Já bastasse as pessoas não terem o que comer com a desnutrição, ainda correm o risco de contrair doenças irreversíveis aqueles que podem comer, visto que, o que consumimos nos supermercados provém do sistema agropecuário.
“O principal ponto que os agrotóxicos nos afetam é o sistema nervoso e a nossa flora intestinal, microrganismo que temos no intestino e que precisam deles para digerir os alimentos e absorver os nutrientes. Estamos ingerindo agrotóxico que nos está matando indiretamente,” descreve.
Desta forma a partir dos apontamentos dos especialistas, é evidenciado os benefícios que o investimento em agricultura familiar potencializaria para resolver o problema da fome no país que produz toneladas de alimentos como o Brasil.

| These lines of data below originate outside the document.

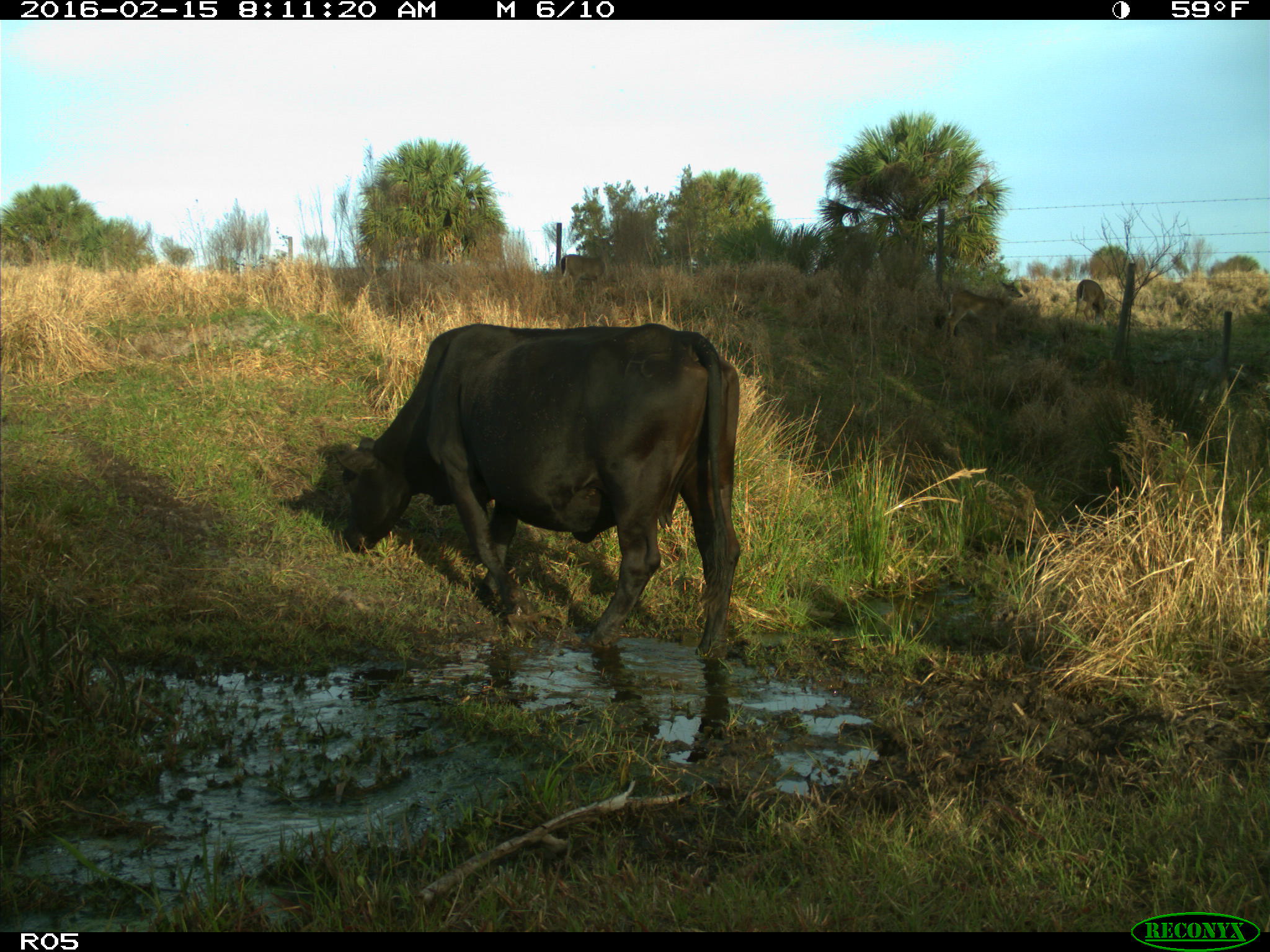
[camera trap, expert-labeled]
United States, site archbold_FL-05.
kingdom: Animalia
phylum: Chordata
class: Mammalia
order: Artiodactyla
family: Bovidae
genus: Bos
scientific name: Bos taurus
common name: domestic cow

Já que, de acordo com a Organização das Nações Unidas para Alimentação e Agricultura (FAO), o Brasil é o terceiro maior produtor de alimentos no mundo. Estados Unidos da América e China são os outros dois.
“Na agricultura familiar é mais fácil fazer essa transição para se livrar dos adubos químicos, dos agrotóxicos e também ter essa produção diversificada. A agricultura familiar potencializa regionalmente essa produção e atende os mercados locais,” justifica.